1 Recommendations

1.1

Dapagliflozin can be used as an option to treat chronic kidney disease (CKD) in adults, if:

  • it is an add-on to optimised standard care including the highest tolerated licensed dose of angiotensin-converting enzyme (ACE) inhibitors or angiotensin‑2 receptor antagonists, unless these are contraindicated, and

  • people have an estimated glomerular filtration rate (eGFR) of:

    • 20 ml/min/1.73 m2 to less than 45 ml/min/1.73 m2 or

    • 45 ml/min/1.73 m2 to 90 ml/min/1.73 m2, and either:

      • a urine albumin-to-creatinine ratio of 22.6 mg/mmol or more, or

      • type 2 diabetes.

1.2

If people with the condition and their healthcare professional consider dapagliflozin to be 1 of a range of suitable treatments (including empagliflozin), after discussing the advantages and disadvantages of all the options, the least expensive should be used. Administration costs, dosages, price per dose and commercial arrangements should all be taken into account.

1.3

This recommendation is not intended to affect treatment with dapagliflozin that was started in the NHS before this guidance was published. People having treatment outside this recommendation may continue without change to the funding arrangements in place for them before this guidance was published, until they and their NHS healthcare professional consider it appropriate to stop.

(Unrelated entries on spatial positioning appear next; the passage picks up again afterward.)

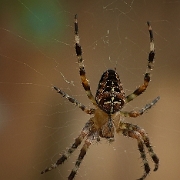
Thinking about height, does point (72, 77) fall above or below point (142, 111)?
above

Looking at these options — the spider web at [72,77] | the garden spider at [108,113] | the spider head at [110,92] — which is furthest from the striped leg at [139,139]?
the spider web at [72,77]

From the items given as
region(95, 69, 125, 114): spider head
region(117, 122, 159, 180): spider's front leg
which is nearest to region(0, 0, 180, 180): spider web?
region(117, 122, 159, 180): spider's front leg

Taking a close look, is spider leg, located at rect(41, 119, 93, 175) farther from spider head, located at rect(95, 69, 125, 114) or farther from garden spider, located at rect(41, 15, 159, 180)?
spider head, located at rect(95, 69, 125, 114)

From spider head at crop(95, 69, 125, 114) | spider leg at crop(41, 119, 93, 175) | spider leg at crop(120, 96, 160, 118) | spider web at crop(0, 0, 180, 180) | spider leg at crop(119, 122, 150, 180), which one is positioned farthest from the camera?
spider web at crop(0, 0, 180, 180)

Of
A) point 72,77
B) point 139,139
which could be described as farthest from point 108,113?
point 72,77

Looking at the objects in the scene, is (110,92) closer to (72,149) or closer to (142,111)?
(142,111)

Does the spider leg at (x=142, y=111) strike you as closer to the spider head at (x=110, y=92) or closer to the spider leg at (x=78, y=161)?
the spider head at (x=110, y=92)

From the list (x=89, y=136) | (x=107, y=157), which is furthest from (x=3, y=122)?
(x=89, y=136)

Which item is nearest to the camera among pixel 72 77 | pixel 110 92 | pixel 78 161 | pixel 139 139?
pixel 110 92
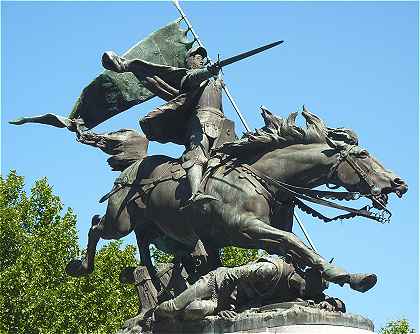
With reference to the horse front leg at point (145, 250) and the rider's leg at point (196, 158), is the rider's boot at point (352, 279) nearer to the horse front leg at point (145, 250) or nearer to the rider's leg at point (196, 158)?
the rider's leg at point (196, 158)

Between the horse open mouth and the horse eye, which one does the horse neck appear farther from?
the horse open mouth

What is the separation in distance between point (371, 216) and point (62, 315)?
14.5m

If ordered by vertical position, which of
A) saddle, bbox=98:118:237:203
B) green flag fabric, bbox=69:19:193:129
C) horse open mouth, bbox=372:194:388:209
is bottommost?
horse open mouth, bbox=372:194:388:209

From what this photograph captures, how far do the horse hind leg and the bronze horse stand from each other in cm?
32

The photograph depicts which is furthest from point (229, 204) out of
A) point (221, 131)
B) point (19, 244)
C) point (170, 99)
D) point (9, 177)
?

What this means in practice

Dapagliflozin must be funded in the NHS in England for the condition and population in the recommendations, if it is considered the most suitable treatment option. Dapagliflozin must be funded in England within 30 days of final publication of this guidance.

There is enough evidence to show that dapagliflozin provides benefits and value for money, so it can be used routinely across the NHS in this population.

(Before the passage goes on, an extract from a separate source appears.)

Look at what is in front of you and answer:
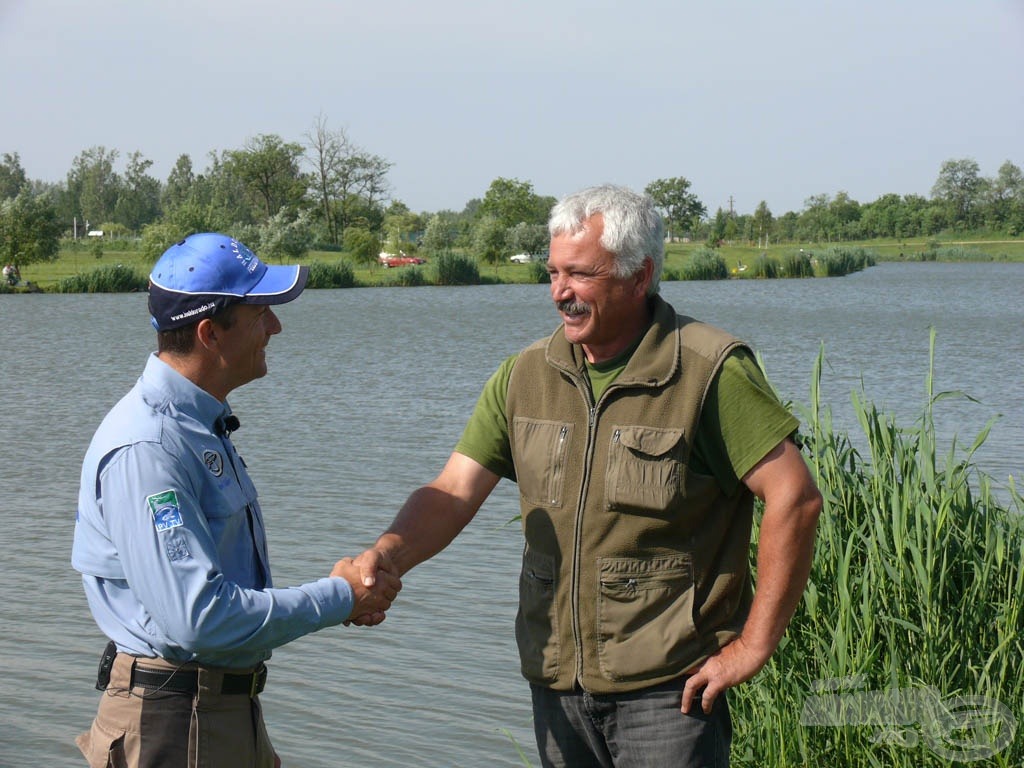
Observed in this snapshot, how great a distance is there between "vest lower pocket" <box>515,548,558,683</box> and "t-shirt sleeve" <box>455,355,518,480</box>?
31 centimetres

NICE has produced tools and resources to support the implementation of this guidance.

Why these recommendations were made

This evaluation is a review of NICE's technology appraisal guidance on dapagliflozin for treating CKD (TA775). It also reviews new data submitted by the company as part of this evaluation.

Standard care for CKD includes lifestyle and dietary changes, and usually an ACE inhibitor or angiotensin‑2 receptor antagonist. Some people take dapagliflozin or empagliflozin as an add-on to optimised standard care with an ACE inhibitor or angiotensin‑2 receptor antagonist. The company has proposed that dapagliflozin should be available for the same population as empagliflozin. Empagliflozin is used in a similar but broader population to dapagliflozin, but this still does not include everyone who dapagliflozin is licensed for.

In the original evaluation, clinical trial evidence suggested that dapagliflozin with standard care is more effective than standard care alone. Dapagliflozin has not been directly compared with empagliflozin in a clinical trial, but an indirect treatment comparison considered in NICE's technology appraisal guidance on empagliflozin for treating CKD suggested that they have similar effectiveness and safety. In this evaluation, the clinical evidence presented by the company does not suggest that dapagliflozin is less effective than empagliflozin in people with CKD. Also, both treatments work in a similar way so are likely to have similar clinical effectiveness and safety for the population considered for this evaluation.

CKD progresses more quickly in people with type 2 diabetes who are under 55 years and can also progress more quickly in some ethnic minority groups. This was acknowledged but could not be considered in the decision making.

A cost comparison suggests that the costs for dapagliflozin are similar to those for empagliflozin. So, dapagliflozin can be used in the same population as empagliflozin.